## Brief 1
Set down, word for word, the part of the Whiz Kids passage from "Although the series" up to and including "18 episodes produced.".
## Brief 2
According to the Whiz Kids passage, how much money did CBS commission for the pilot in January 1983?
## Brief 3
Write what comes next in the passage about the television series Whiz Kids, picking up after its final sentence.

## Provided passage
----
Although the series experienced a notable backlash from critics for its portrayal of teenage computer hackers, the program garnered four Youth in Film Award nominations for its young stars, as well as a fifth nomination as "Best New Television Series" of 1983.

CBS cancelled Whiz Kids after one season, with 18 episodes produced.

==Production==

===Conception===
Philip DeGuere stated in several 1983 interviews he conceived Whiz Kids after recognizing the importance of computers in his work as a television producer and believed the "new" technology could make an interesting premise for a series. Prior to the series' premiere in October 1983, the premise of teenage computer geniuses hacking into other computers was often compared to, and thought to have been inspired by, that of the film WarGames, which had been released in May 1983 and became a hit during that summer. However, DeGuere repeatedly stated that his idea for the show was originally conceived in 1981 and was subsequently validated when Time magazine named the computer its 1982 "Man of the Year."

Although DeGuere maintained he originated the series idea in 1981, Bob Shayne revealed in an early 2020 podcast interview that the original concept of the show was his "Hardy Boys done right" idea and was pitched to Universal Television in late 1982, with DeGuere adding the computer aspects as well as the series title in the pitch meeting. The series was intended to be shopped to ABC and NBC to compete with CBS's news program 60 Minutes and appeal to a juvenile audience.

The go-ahead was given to write a script and begin developing a pilot before this had even been shopped to a network. CBS unexpectedly picked up the show and in January 1983, commissioned a $2 million pilot which DeGuere and Shayne delivered three months later. CBS was impressed and greenlit the series, announcing it at the May upfronts. When explaining the decision to build the show around high school-age characters, DeGuere stated, "We specifically cast them at an age where it would be fun to watch them grow. [...] If the show clicks, we'll follow them right through college."
----
## Dataset excerpt
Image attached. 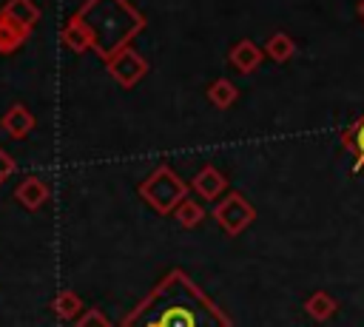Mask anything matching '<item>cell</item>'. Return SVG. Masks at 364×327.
----
## Task output 1
Although the series experienced a notable backlash from critics for its portrayal of teenage computer hackers, the program garnered four Youth in Film Award nominations for its young stars, as well as a fifth nomination as "Best New Television Series" of 1983.

CBS cancelled Whiz Kids after one season, with 18 episodes produced.

## Task output 2
$2 million.

## Task output 3
===Development===
In an attempt to keep the innovative premise plausible, DeGuere hired technical advisors and a computer analyst to supervise and provide input on the stories. When describing the cutting-edge technology that would be depicted on the show, DeGuere stated, "We will be technically accurate without being boring. [...] Whiz Kids is a benign futuristic environment, a year or two ahead of actual computer development. [...] Essentially, the stories are human-centered with every precaution being taken not to allow the computer to take on capabilities beyond the realm of reality, which would spoil the integrity of the stories."

In June 1983, four months prior to the series premiere on CBS, the pilot sparked controversy after it was screened for critics, affiliates, and advertisers at a Phoenix press conference. In response to criticism from advertisers, station owners, and critics, CBS executives had several meetings with the program's producers over the summer to emphasize that storylines should be changed so that access to other computers would be portrayed as being obtained "through legal means." As a result, small changes were made to the original pilot, and two additional adult characters were written into all subsequent episodes: a police detective and a newspaper reporter. These two served to provide the teens with a moral compass as well as access to what would otherwise be considered "classified" information. Specific plotlines were also developed to show the consequences of illegal activities.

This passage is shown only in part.